Keith Waddell discusses the potential impact of starting the year at the midpoint and how it may scale over the course of the year. He mentions negative leverage on the talent solutions side due to not cutting headcount, but keeping capacity for when things improve. He also discusses the expected improvement in margins for Protiviti over the course of the year. In response to a question about the aggressive pricing of the big four and cost increases, Waddell suggests that the company may be able to recover some of these costs throughout the year.

Keith Waddell, a representative from Protiviti, explains that the company's gross margins are affected by various factors such as bill rate increases, employee and contractor mix, and the ratio of higher level managing directors to lower level consultants. The company has successfully managed these levers to increase their margins in 2023. Waddell also mentions that Protiviti has seen strong demand from banks for regulatory compliance and remediation services, but there has been some pressure on the internal audit work due to cost-cutting measures.

The financial services industry for Protiviti, which includes regulatory risk and compliance as well as internal audit, saw single digit growth in the overall package.
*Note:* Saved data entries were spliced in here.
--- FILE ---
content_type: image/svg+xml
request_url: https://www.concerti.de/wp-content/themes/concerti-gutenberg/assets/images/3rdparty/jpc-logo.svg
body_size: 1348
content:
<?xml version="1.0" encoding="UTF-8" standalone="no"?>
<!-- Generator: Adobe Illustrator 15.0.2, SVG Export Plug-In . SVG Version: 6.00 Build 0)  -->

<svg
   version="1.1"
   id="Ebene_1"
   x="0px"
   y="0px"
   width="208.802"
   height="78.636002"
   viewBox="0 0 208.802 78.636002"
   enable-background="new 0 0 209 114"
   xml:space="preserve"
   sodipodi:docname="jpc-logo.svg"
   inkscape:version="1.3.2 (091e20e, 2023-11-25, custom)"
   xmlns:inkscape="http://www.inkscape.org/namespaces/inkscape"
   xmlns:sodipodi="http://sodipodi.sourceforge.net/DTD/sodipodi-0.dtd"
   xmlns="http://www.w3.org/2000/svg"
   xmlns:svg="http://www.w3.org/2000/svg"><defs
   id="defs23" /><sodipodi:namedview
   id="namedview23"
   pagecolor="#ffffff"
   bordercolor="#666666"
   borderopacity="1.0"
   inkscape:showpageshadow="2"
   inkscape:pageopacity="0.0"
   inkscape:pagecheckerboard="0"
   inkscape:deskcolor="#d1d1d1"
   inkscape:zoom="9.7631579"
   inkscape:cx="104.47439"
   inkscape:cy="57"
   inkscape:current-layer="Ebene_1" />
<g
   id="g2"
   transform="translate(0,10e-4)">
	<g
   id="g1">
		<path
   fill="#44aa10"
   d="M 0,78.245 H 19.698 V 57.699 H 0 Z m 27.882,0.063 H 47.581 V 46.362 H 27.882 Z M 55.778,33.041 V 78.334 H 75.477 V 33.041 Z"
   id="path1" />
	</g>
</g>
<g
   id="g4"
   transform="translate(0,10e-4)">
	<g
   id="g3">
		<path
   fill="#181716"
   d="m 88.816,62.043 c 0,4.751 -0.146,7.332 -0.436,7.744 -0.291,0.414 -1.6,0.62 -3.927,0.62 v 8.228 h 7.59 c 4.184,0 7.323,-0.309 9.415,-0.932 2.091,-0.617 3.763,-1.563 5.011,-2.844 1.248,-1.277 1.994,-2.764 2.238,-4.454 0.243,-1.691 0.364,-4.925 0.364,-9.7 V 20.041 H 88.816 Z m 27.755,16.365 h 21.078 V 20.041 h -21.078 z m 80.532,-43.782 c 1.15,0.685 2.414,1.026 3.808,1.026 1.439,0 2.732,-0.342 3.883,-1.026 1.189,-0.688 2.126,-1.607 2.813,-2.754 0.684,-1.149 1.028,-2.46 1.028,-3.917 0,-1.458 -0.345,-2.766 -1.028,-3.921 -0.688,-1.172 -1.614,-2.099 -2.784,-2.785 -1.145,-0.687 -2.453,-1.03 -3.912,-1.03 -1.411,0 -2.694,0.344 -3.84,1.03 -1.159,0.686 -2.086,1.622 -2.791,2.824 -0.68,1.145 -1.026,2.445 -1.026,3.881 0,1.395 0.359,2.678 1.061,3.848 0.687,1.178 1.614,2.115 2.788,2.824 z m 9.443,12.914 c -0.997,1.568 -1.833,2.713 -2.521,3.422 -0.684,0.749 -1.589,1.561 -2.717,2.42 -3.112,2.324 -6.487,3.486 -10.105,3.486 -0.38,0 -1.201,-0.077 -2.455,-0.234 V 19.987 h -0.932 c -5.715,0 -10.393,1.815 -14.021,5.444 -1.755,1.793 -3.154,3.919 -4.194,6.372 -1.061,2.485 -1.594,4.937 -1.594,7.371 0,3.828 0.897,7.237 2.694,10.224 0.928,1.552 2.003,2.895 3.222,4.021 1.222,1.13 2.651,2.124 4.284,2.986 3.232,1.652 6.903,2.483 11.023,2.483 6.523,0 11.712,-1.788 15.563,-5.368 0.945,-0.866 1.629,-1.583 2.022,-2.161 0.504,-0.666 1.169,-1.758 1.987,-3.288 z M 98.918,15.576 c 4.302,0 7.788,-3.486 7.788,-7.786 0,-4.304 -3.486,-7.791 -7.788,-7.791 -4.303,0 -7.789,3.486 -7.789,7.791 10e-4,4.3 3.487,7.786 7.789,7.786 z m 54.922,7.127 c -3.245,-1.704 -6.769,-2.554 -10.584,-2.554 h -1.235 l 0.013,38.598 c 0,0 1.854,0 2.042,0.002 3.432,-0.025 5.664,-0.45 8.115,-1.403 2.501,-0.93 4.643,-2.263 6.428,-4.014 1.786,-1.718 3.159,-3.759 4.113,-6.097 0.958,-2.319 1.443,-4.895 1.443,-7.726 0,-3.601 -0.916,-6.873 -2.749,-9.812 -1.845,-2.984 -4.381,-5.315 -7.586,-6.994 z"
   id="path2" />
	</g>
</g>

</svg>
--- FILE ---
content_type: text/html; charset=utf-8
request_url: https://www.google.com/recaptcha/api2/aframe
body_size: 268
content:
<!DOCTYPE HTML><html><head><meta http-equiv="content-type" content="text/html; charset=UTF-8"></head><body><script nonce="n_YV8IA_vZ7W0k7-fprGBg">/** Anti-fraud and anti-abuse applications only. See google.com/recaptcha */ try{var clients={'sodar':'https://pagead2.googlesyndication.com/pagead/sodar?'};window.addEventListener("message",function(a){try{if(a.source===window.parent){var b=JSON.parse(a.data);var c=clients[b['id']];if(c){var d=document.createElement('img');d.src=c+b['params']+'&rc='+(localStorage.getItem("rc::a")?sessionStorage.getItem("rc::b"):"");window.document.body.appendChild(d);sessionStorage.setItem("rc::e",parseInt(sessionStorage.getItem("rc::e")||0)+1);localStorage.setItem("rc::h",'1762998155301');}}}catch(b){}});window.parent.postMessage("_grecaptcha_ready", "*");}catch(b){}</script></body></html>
However, there were two different pieces to this growth, with one growing nicely and the other being impacted by cost measures from big banks. During the Q&A session, the company was asked about their bill rates and fee assumptions for 2024, to which they responded that they expect wage rate increases to continue moderating, resulting in a moderation of bill rates as well. However, their gross margin percentage should remain intact. The biggest factor affecting gross margins was the conversion of contractors to full-time employees, which was down from the previous year. The breakdown of Protiviti's underlying businesses showed that regulatory risk and compliance had the strongest growth, while technology consulting was flat and internal audit was down mid-single digits.

In the first quarter, business process improvement was down by double digits, but the public sector saw some positive results due to understaffing in state and local governments and education. This contributed to above-trend optimism in the first quarter. The call has now ended and a replay will be available on the company's website.

This summary was generated with AI and may contain some inaccuracies.